■ **INPUT FOR THIS TASK**:
────────

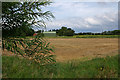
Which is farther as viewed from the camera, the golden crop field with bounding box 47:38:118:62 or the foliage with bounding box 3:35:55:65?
the golden crop field with bounding box 47:38:118:62

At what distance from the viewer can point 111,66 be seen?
3891 millimetres

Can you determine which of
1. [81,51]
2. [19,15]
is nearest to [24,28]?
[19,15]

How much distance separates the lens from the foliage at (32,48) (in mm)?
2727

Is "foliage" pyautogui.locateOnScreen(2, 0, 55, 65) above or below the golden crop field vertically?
above

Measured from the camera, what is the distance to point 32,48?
2879mm

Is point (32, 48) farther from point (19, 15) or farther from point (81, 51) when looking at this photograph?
point (81, 51)

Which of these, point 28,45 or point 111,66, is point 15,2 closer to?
point 28,45

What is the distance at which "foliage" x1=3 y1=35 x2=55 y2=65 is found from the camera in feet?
8.95


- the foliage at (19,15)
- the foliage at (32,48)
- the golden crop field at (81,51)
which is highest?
the foliage at (19,15)

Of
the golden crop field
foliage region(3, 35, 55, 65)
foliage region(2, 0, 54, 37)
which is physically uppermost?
foliage region(2, 0, 54, 37)

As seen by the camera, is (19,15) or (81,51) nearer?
(19,15)

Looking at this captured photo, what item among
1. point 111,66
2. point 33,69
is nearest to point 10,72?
point 33,69

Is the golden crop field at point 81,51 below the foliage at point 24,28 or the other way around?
below

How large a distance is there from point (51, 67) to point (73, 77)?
59cm
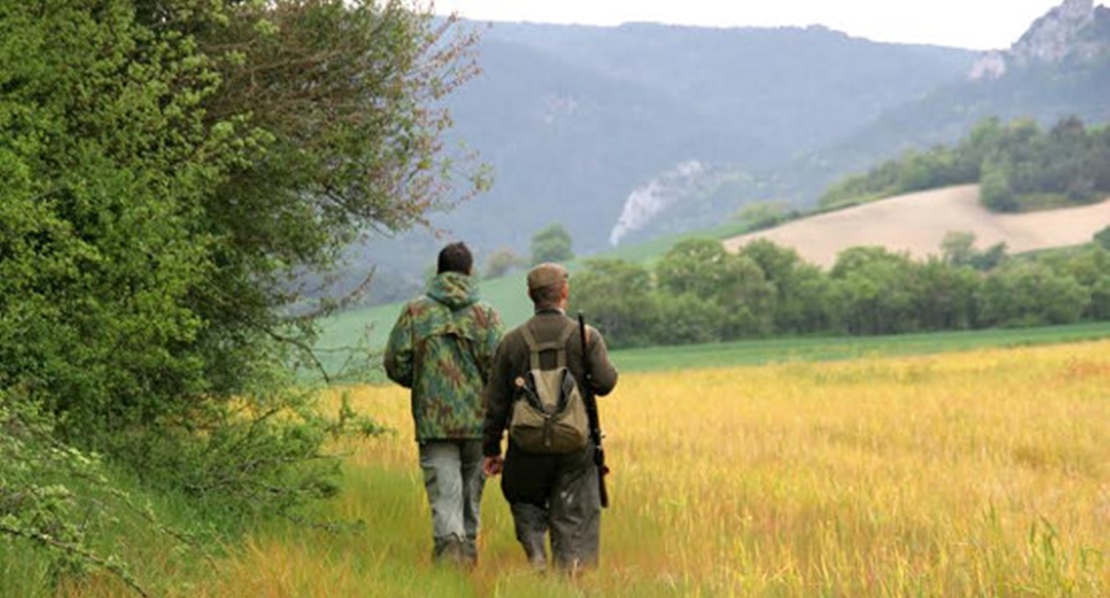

────────

■ **THE REQUEST**:
Pull out every line of the entries above that contains the word "bounding". Treat uppercase and lowercase letters as different when matching.

■ **OUTPUT OF THE TASK**:
Which is farther as viewed from the camera, the golden crop field with bounding box 47:38:118:62 or the foliage with bounding box 3:35:55:65?
the golden crop field with bounding box 47:38:118:62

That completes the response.